▶ Task brief: Reproduce the rows below, substituting "lens" for every occurrence of "camera" and keeping everything else unchanged.

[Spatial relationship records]
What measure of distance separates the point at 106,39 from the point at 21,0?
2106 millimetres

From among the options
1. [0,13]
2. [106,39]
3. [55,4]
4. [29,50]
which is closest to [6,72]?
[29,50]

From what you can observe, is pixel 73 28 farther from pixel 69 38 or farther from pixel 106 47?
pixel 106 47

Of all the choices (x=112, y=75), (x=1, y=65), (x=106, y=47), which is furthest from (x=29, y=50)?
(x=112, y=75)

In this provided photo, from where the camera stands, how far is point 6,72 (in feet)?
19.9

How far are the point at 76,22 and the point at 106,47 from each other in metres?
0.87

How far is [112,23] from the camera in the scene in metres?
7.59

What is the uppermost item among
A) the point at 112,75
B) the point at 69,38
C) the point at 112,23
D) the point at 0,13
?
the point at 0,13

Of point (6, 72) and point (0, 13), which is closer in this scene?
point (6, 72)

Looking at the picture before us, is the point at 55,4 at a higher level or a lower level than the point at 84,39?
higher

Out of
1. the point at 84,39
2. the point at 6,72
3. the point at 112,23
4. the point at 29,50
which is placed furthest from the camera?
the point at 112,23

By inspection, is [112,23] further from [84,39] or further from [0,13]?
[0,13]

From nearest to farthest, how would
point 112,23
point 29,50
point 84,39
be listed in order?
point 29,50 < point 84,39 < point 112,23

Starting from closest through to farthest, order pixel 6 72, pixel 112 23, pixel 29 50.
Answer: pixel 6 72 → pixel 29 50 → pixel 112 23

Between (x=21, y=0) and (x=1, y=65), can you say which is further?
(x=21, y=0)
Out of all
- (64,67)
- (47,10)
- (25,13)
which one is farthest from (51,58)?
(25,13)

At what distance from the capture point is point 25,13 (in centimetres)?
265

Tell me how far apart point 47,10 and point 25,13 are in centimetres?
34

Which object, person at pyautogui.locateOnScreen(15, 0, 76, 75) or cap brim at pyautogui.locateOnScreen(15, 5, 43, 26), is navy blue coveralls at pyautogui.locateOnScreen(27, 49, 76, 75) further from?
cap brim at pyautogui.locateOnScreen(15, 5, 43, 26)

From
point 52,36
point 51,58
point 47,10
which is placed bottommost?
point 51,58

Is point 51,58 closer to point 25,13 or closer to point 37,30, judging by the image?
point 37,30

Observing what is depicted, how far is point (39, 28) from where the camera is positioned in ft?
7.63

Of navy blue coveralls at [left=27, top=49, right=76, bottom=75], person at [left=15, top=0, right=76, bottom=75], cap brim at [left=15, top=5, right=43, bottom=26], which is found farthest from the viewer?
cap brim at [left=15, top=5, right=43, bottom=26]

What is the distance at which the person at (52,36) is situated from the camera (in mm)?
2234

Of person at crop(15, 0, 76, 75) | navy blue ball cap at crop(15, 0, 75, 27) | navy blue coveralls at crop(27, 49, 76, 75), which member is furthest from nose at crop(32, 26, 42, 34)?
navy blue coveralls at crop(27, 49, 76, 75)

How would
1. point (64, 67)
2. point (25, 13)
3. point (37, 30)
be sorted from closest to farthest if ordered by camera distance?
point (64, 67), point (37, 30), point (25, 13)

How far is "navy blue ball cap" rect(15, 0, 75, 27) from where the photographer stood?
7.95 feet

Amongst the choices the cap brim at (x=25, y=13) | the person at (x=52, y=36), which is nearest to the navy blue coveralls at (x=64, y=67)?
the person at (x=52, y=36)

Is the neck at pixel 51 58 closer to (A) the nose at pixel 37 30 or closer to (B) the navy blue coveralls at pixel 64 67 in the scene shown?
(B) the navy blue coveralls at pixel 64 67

▶ Result:
What measure of distance separates the point at 106,39 from the point at 21,0?
2106 millimetres

From among the options
1. [0,13]
2. [106,39]
3. [55,4]
4. [29,50]
which is closest to [6,72]?
[29,50]

From what you can observe, is pixel 73 28 farther from pixel 69 38 or farther from pixel 106 47?
pixel 106 47

Of all the choices (x=112, y=75), (x=1, y=65), (x=106, y=47), which is furthest from (x=29, y=50)?
(x=112, y=75)

In this provided photo, from where the lens stands, how far is point 6,72 (in feet)?
19.9

How far are the point at 76,22 and the point at 106,47 from each other in metres?
0.87

How far is [112,23] from the lens in the scene in metres?
7.59

What is the uppermost item among
A) the point at 112,75
B) the point at 69,38
C) the point at 112,23
D) the point at 0,13
?
the point at 0,13

Of point (6, 72) and point (0, 13), which is closer in this scene?
point (6, 72)

Looking at the picture before us, is the point at 55,4 at a higher level or a lower level than the point at 84,39?
higher

Out of
1. the point at 84,39
2. the point at 6,72
3. the point at 112,23
4. the point at 29,50
which is placed furthest from the lens?
the point at 112,23

By inspection, is [112,23] further from [84,39] or further from [0,13]?
[0,13]

From nearest to farthest, how would
point 112,23
point 29,50
point 84,39
be listed in order?
point 29,50 < point 84,39 < point 112,23

Starting from closest through to farthest, order pixel 6 72, pixel 112 23, pixel 29 50.
Answer: pixel 6 72 → pixel 29 50 → pixel 112 23

Between (x=21, y=0) and (x=1, y=65), can you say which is further?
(x=21, y=0)
Out of all
- (64,67)
- (47,10)
- (25,13)
which one is farthest from (51,58)?
(25,13)

At what distance from the capture point is point 25,13 (in centimetres)?
265

Tell me how far apart point 47,10 and point 25,13 are in centimetres?
34

Which object, person at pyautogui.locateOnScreen(15, 0, 76, 75) or cap brim at pyautogui.locateOnScreen(15, 5, 43, 26), is navy blue coveralls at pyautogui.locateOnScreen(27, 49, 76, 75) further from?
cap brim at pyautogui.locateOnScreen(15, 5, 43, 26)

From
point 52,36
point 51,58
point 47,10
which is placed bottommost?
point 51,58

Is point 51,58 closer to point 25,13 or closer to point 37,30, judging by the image?
point 37,30

Observing what is depicted, how far is point (39, 28) from where the lens is positioned in ft?
7.63

Of navy blue coveralls at [left=27, top=49, right=76, bottom=75], person at [left=15, top=0, right=76, bottom=75], cap brim at [left=15, top=5, right=43, bottom=26], which is found farthest from the viewer?
cap brim at [left=15, top=5, right=43, bottom=26]

What is the distance at which the person at (52,36) is situated from the lens (in mm)?
2234

Of person at crop(15, 0, 76, 75) | navy blue ball cap at crop(15, 0, 75, 27) | navy blue coveralls at crop(27, 49, 76, 75), which member is furthest from nose at crop(32, 26, 42, 34)?
navy blue coveralls at crop(27, 49, 76, 75)

How would
1. point (64, 67)
2. point (25, 13)
3. point (37, 30)
be sorted from closest to farthest if ordered by lens distance?
point (64, 67), point (37, 30), point (25, 13)

How far is "navy blue ball cap" rect(15, 0, 75, 27) from where the photographer stood?
7.95 feet

Amongst the choices the cap brim at (x=25, y=13) | the person at (x=52, y=36), which is nearest to the navy blue coveralls at (x=64, y=67)?
the person at (x=52, y=36)

Is the neck at pixel 51 58 closer to (A) the nose at pixel 37 30 or closer to (B) the navy blue coveralls at pixel 64 67 in the scene shown?
(B) the navy blue coveralls at pixel 64 67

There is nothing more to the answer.